Consider the dummy example below: I want to run a model on a range of subsets of the data.table in a loop, and want to specify the exact line to iterate as a string (with an iterator i
)
library(data.table)
DT <- data.table(X = runif(100), Y = runif(100))
f1 <- function(code) {
for (i in c(20,30,50)) {
eval(parse(text = code))
}
}
f1("lm(X ~ Y, data = DT[sample(.N, i)])")
Obviously this doesn't return any output as lm()
is merely evaluated in the background 3 times. The actual use case is more convoluted, but this is meant to be a theoretical simplification of it.

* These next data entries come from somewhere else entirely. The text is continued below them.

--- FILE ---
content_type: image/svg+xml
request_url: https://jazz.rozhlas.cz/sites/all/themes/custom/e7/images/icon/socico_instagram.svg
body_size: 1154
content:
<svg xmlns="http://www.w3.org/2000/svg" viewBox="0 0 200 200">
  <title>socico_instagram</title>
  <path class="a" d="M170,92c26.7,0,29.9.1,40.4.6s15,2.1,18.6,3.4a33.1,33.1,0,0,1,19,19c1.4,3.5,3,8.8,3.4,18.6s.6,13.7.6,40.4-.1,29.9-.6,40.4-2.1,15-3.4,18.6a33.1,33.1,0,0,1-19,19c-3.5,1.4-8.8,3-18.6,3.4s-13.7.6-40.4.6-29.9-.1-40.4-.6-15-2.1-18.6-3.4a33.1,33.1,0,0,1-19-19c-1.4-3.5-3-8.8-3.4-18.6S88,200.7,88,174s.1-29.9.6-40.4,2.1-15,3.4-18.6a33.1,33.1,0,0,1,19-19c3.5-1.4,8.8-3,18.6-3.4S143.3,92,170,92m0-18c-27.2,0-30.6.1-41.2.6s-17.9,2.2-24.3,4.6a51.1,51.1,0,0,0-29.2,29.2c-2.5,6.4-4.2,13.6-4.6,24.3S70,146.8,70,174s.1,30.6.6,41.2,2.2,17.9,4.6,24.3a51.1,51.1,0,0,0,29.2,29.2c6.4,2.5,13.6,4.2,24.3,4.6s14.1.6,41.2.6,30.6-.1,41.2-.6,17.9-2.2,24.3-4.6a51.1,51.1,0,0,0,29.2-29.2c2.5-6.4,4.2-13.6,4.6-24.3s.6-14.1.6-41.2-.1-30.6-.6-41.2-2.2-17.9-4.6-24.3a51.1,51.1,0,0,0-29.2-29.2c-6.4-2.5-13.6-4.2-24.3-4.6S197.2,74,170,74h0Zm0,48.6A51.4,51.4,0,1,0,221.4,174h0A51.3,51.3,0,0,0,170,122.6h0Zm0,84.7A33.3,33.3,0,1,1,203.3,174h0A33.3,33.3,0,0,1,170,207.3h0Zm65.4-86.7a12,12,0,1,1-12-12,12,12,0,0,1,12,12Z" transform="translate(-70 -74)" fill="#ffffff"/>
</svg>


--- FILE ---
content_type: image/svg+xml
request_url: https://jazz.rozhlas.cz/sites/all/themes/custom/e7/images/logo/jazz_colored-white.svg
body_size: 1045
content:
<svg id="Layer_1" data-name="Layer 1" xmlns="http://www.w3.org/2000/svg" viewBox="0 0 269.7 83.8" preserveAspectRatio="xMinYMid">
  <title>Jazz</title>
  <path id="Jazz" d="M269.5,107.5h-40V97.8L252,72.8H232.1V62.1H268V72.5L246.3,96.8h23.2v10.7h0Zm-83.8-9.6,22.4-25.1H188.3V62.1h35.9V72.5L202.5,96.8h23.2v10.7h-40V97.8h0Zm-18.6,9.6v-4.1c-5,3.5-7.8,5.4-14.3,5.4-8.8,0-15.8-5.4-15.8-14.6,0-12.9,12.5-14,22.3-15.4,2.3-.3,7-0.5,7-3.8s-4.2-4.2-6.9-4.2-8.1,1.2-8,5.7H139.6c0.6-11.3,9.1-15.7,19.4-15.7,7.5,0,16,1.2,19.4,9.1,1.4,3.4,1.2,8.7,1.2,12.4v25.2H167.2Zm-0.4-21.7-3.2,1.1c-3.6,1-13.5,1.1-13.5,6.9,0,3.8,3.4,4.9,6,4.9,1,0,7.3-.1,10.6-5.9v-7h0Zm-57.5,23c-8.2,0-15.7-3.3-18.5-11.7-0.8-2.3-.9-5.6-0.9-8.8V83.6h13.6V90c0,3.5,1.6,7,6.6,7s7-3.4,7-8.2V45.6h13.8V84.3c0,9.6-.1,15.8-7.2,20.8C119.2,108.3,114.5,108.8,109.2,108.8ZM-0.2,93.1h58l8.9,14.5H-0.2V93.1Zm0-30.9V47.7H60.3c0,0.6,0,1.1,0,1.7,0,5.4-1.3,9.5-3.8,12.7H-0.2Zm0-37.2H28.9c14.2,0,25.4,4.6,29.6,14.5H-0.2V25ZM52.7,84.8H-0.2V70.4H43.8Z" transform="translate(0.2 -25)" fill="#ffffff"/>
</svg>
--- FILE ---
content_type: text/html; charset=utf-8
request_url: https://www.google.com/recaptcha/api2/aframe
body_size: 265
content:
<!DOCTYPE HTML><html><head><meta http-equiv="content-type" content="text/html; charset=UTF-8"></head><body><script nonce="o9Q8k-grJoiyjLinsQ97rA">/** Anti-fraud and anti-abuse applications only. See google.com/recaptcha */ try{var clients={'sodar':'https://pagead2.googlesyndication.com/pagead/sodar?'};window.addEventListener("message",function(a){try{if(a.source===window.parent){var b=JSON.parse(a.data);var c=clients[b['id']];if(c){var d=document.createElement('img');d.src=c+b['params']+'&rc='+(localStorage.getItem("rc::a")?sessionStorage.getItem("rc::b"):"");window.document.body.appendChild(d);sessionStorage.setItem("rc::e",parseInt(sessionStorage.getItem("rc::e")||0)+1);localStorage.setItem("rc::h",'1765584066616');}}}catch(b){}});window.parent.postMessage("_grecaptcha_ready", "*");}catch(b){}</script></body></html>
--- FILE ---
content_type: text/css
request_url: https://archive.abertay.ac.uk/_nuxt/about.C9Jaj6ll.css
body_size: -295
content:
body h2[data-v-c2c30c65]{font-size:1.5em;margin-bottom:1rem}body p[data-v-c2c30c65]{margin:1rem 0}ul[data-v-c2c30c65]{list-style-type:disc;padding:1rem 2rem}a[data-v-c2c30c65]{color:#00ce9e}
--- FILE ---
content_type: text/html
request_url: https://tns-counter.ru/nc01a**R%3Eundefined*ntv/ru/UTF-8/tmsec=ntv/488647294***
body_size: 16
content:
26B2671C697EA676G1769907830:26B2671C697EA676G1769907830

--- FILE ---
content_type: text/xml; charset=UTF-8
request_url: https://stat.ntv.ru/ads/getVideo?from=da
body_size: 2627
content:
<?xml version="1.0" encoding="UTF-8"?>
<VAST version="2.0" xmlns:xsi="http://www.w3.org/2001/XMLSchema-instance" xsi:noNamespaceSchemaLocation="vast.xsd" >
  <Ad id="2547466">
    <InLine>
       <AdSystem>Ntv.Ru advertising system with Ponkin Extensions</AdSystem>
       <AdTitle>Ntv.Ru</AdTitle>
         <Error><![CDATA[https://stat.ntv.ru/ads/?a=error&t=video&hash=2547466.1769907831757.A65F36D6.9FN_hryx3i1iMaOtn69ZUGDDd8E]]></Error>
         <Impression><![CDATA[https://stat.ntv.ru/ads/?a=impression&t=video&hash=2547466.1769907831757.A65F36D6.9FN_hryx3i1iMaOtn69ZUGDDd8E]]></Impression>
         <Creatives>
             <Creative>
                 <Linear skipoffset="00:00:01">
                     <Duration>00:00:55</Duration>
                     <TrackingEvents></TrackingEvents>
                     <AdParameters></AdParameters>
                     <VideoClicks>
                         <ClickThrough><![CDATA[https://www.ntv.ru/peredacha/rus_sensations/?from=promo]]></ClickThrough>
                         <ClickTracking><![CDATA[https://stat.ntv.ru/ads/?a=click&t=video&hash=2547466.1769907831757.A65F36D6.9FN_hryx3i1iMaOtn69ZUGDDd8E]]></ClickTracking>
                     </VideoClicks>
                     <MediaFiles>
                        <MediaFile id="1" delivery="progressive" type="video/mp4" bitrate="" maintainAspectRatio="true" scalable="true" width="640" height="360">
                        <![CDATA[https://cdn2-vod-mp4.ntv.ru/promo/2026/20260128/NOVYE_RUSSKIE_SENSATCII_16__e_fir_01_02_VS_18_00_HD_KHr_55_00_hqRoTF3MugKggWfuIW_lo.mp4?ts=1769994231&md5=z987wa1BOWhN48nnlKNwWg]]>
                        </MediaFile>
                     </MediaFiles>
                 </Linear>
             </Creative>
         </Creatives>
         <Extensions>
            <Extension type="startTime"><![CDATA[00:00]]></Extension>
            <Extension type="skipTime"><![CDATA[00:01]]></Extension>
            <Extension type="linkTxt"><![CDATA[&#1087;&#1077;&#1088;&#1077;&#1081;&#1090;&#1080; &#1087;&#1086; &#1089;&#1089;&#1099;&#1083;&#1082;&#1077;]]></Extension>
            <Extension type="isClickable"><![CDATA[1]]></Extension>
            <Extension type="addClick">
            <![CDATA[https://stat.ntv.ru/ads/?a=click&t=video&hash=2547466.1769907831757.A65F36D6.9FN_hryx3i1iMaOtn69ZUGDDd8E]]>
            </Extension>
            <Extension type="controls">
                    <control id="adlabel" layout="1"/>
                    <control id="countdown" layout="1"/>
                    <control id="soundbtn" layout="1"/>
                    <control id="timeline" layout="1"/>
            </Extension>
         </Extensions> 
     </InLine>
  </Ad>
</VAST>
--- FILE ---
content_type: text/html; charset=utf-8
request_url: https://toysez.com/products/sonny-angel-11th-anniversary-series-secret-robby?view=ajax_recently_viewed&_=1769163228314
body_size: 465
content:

The example above, nonetheless, works fine. The problems begin when the function f1
is included in the package, instead of being defined in the global environment. If I'm not mistaken, in this case f1
is defined in the package's base env. Then, calling f1
from global env gives the error: Error in [.data.frame(x, i) : undefined columns selected
. R can correctly access iterator i
in its base env and DT
in the global env, but cannot access the column by name inside data.table's square brackets.
I tried experimenting by setting envir
and enclos
arguments to eval()
to baseenv()
, globalenv()
, parent.frame()
, but haven't managed to find a combination that works.
For example, setting envir = globalenv()
seems to result in accessing DT
and i
, but not X
and Y
from the DT
inside lm()
. Setting envir = baseenv()
we lose the global env and cannot access DT
(envir = baseenv(), enclos = globalenv()
doesn't change it). Using envir = list(baseenv(), globalenv())
results in not being able to access anything inside data.table's square brackets, I think, error message: "Error in [.data.frame(x, i) : undefined columns selected".